I may have spent the week in denial, but it all came crashing down the minute I arrived on the Greek Island of Kos (or is it Cos?). I was there to review the Lakitira Beach Resort with Mark Warner. This is a place you come for guaranteed sun and organised activities. Yoga! Pilates! Sailing! SUP Boarding! Mountain Biking! Aerobics! Tennis! Swimming! Windsurfing! As you can imagine, the type of people who go to these resorts are of the active/fit ilk – as I used to be – and the experience turned into a massive wake-up call.
I biked until my chain fell off and I sprained my bad ankle. I capsized a sailboat. I pulled a few sweet yoga poses. I hit the pool and reconnected with the swimmer I used to be. I often say that my favourite place to be is in the water, and as I pulled my body down the 25m stretch, I felt it all come back to me. The rhythm, the breathing, the easy exertion that only happens to me in the pool. It felt so natural, like meeting up with a friend you’ve known and loved since childhood.
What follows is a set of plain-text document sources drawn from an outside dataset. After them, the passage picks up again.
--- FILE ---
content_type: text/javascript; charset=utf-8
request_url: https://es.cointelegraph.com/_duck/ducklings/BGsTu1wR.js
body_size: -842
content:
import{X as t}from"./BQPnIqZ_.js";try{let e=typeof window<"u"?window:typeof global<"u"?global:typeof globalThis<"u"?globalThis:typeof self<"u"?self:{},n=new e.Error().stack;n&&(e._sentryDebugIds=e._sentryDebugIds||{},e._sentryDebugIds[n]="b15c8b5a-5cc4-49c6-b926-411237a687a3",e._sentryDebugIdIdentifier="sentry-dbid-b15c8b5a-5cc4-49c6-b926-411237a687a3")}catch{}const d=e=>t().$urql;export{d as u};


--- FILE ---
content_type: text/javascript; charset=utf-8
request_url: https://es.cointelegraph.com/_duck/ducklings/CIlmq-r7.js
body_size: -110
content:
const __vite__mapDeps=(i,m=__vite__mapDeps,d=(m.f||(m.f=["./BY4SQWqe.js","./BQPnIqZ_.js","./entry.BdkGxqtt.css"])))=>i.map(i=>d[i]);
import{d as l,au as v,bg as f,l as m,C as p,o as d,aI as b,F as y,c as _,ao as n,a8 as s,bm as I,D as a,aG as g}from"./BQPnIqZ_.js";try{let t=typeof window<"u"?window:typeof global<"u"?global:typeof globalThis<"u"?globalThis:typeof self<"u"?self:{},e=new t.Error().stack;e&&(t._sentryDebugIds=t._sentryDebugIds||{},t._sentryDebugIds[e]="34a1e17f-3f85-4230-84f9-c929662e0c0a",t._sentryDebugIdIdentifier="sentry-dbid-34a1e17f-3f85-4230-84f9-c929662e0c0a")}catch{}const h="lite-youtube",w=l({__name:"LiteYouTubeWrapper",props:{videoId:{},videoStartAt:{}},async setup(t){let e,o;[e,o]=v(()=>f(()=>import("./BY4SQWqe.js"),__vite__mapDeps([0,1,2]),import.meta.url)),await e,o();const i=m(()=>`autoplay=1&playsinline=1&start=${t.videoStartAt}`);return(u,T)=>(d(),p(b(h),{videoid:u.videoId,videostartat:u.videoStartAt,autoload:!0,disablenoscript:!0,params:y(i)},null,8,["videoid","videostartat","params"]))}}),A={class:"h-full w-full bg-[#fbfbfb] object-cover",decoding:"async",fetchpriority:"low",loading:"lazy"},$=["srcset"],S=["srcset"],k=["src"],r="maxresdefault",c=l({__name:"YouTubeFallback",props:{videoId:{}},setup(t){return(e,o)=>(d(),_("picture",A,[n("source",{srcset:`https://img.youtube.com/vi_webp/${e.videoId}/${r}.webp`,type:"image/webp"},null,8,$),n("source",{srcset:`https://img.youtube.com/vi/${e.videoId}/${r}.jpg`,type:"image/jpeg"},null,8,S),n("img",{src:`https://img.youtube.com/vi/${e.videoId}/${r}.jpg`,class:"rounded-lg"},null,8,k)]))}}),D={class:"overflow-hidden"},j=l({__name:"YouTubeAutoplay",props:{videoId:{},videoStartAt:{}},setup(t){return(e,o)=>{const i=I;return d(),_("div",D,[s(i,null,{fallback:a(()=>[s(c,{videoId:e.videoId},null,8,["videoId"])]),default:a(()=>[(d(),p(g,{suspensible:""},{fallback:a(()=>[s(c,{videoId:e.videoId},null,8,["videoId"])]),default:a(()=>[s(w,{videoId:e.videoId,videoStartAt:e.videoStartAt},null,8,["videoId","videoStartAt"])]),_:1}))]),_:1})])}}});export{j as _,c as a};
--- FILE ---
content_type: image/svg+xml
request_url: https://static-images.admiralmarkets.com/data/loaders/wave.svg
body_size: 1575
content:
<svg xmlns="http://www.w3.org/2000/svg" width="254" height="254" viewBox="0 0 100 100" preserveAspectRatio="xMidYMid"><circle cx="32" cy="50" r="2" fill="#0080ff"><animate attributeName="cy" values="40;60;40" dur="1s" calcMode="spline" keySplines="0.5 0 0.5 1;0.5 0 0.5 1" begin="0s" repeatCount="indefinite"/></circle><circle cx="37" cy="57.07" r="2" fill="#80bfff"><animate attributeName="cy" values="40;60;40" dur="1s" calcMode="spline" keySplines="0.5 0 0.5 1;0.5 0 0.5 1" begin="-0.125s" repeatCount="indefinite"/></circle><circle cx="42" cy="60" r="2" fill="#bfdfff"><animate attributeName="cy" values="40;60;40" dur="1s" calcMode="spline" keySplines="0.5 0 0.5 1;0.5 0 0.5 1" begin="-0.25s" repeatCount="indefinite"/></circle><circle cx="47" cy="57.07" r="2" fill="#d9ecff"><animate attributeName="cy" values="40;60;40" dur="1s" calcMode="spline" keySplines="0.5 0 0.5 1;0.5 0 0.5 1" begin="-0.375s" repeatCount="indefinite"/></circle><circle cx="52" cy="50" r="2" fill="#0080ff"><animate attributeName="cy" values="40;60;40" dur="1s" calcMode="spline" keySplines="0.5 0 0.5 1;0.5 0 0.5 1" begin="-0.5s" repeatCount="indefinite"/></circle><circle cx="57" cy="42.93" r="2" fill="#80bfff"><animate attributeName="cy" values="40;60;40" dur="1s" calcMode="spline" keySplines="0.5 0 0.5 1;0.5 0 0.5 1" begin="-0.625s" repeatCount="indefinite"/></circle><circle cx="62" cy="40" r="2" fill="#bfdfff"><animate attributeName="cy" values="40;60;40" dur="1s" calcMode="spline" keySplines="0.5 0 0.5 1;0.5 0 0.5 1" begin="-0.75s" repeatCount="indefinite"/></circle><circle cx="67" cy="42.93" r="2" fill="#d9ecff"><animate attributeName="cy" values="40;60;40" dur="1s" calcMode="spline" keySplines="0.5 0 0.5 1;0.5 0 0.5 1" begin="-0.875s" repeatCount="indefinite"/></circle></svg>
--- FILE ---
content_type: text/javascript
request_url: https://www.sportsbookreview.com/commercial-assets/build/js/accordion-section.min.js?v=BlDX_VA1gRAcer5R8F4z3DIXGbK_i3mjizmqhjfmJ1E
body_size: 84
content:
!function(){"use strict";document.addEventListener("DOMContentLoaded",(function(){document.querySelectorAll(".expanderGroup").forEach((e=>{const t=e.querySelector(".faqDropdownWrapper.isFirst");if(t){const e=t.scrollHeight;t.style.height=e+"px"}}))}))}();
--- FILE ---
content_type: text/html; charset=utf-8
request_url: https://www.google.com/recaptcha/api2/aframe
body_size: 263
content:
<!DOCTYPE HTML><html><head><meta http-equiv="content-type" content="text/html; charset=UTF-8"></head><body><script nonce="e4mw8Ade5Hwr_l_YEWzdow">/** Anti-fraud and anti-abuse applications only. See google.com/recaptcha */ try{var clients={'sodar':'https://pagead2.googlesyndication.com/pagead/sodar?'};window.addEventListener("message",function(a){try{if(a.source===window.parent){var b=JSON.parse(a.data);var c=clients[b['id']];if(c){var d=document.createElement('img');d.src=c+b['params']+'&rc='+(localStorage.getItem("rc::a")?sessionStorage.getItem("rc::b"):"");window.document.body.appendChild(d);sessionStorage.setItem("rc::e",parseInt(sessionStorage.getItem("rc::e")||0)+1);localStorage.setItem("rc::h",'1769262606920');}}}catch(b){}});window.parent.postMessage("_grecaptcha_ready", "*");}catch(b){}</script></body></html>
And I wasn’t alone. Beth, who was also on the trip with us, is a kindred sprit when it comes the water. One afternoon when we drying off in the sun – towels were superfluous – she mentioned her desire to swim the English Channel, but not in the traditional sense. This is a 21-mile distance challenge, which I’m far more amenable to (dodging floaters and tankers to complete the real thing never really appealed). Given our lifestyles, we reckon it’s doable over a week – three miles a day for seven days. We’re aiming for the end of summer and this week we’ve started our training programme – three X one mile – and we’ll build it up from there. We’re also going to be raising money, but more on that later.
Mostly this post is a long-winded way of saying that I’m putting my regular Foodie Fridays posts on hold while I endeavour to get back to my normal self. I’ll be updating you each week as I travel around the different indoor pools and outdoor lidos (if this weather keeps up) of London, join running clubs (first up Fashercise!), and other such antics. Oh, and if you want to join us in the challenge, please do! The more the merrier.